Emma wants to get back to New York and her fast paced life, her no strings attached emotional life, and her bevy of take out choices. Wishful, however, moves at a glacially slow pace particularly since no one wants to be treated by her. I wasn’t quite sure if the reason was supposed to be because she was a woman or because she wasn’t part of Wishful. Given that there was no alternate care options in Wishful and that residents were driving to a nearby city, I figured it was because Emma was a woman doctor. This issue was never fully fleshed out to my disappointment.
Stone’s emotional conflict had to do with him straining at his commitment to Wilder Adventure when he would rather be flipping houses. The conflict is played up during the middle of the book but has no affect on the emotional arc between him and Emma. Ultimately, this, too, felt unresolved at the end, as if his love for Emma swept away his other needs for personal fulfillment.

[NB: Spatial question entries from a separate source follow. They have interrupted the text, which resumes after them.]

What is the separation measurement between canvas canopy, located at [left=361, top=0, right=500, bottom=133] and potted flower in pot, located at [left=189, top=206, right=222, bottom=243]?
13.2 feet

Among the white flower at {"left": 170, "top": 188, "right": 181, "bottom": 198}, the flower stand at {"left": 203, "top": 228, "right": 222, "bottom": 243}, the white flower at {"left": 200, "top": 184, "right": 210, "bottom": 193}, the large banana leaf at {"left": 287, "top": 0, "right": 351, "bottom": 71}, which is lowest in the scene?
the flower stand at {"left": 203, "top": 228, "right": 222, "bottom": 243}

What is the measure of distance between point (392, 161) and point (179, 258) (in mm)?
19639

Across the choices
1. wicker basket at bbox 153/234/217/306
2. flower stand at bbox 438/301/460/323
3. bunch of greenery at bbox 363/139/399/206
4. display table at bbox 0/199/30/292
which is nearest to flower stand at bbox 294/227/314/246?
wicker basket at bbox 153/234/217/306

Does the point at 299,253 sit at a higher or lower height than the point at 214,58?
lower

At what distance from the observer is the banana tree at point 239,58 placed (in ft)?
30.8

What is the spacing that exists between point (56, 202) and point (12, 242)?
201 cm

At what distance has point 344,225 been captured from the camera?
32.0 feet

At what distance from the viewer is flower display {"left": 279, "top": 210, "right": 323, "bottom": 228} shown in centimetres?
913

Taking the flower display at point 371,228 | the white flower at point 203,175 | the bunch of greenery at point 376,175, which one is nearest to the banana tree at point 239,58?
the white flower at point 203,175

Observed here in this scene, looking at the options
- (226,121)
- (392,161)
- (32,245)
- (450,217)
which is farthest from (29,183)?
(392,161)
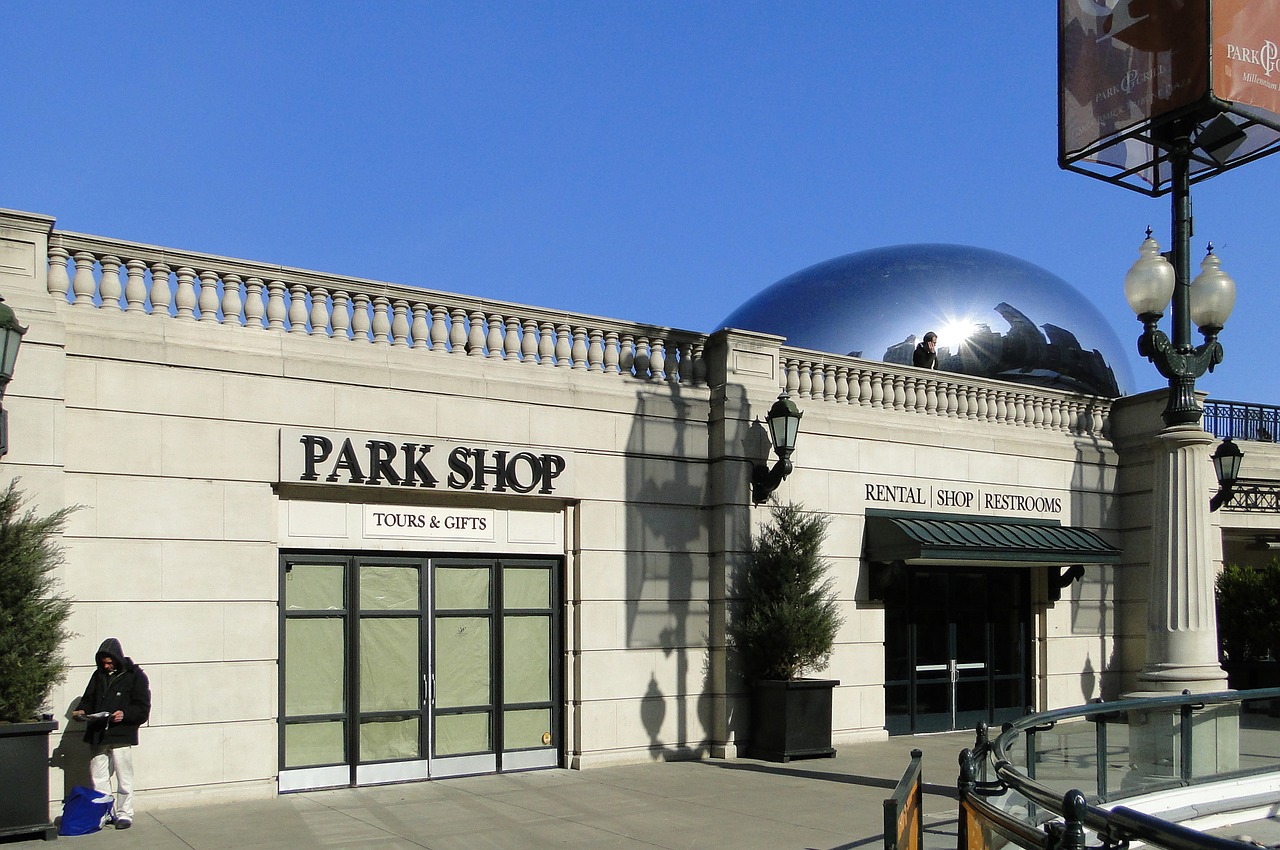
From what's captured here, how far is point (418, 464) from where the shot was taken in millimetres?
13445

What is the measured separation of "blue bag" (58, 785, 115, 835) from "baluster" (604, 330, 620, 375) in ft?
25.6

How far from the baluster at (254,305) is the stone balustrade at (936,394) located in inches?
293

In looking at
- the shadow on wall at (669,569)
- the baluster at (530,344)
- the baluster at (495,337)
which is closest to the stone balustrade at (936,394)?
the shadow on wall at (669,569)

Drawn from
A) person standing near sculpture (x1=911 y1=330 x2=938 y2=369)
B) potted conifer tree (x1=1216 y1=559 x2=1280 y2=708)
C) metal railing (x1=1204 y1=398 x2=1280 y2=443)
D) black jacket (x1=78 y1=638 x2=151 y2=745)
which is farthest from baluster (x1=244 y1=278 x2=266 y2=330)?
metal railing (x1=1204 y1=398 x2=1280 y2=443)

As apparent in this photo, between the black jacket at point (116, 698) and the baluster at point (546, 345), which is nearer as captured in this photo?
the black jacket at point (116, 698)

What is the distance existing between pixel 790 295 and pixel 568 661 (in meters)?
18.7

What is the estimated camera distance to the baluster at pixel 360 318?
528 inches

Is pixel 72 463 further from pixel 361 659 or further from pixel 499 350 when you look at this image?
pixel 499 350

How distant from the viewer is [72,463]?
37.4ft

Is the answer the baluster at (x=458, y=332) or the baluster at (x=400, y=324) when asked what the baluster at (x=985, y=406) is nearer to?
the baluster at (x=458, y=332)

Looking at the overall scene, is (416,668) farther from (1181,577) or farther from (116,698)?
(1181,577)

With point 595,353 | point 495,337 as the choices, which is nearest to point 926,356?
point 595,353

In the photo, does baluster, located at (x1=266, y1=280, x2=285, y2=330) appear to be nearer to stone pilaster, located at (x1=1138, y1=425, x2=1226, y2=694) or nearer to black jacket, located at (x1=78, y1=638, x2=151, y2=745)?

The romance part of the book was definitely the strongest. Emma is determined to leave. Stone is trying to seduce her to stay. Emma’s prickly parts are slowly sanded away by the charm of Wishful and the potent sexuality of Stone. No woman alive can resist a Wilder brother. (and between the three, they’ve run through the entire town of Wishful and then some).
Emma’s real reason for not wanting to stay in Wishful is because when her father and mother divorced, she went with her mother and never saw her father again. In an effort to redeem the father, we are treated to a series of despicable acts by Emma’s now deceased mother. This was yet another emotional issue I felt barely received any serious treatment. Between trying to renegotiate her tainted memories of her beloved mother as well as reconnect with her formerly absent father, I felt Emma should have been far more emotionally unbalanced than she was presented.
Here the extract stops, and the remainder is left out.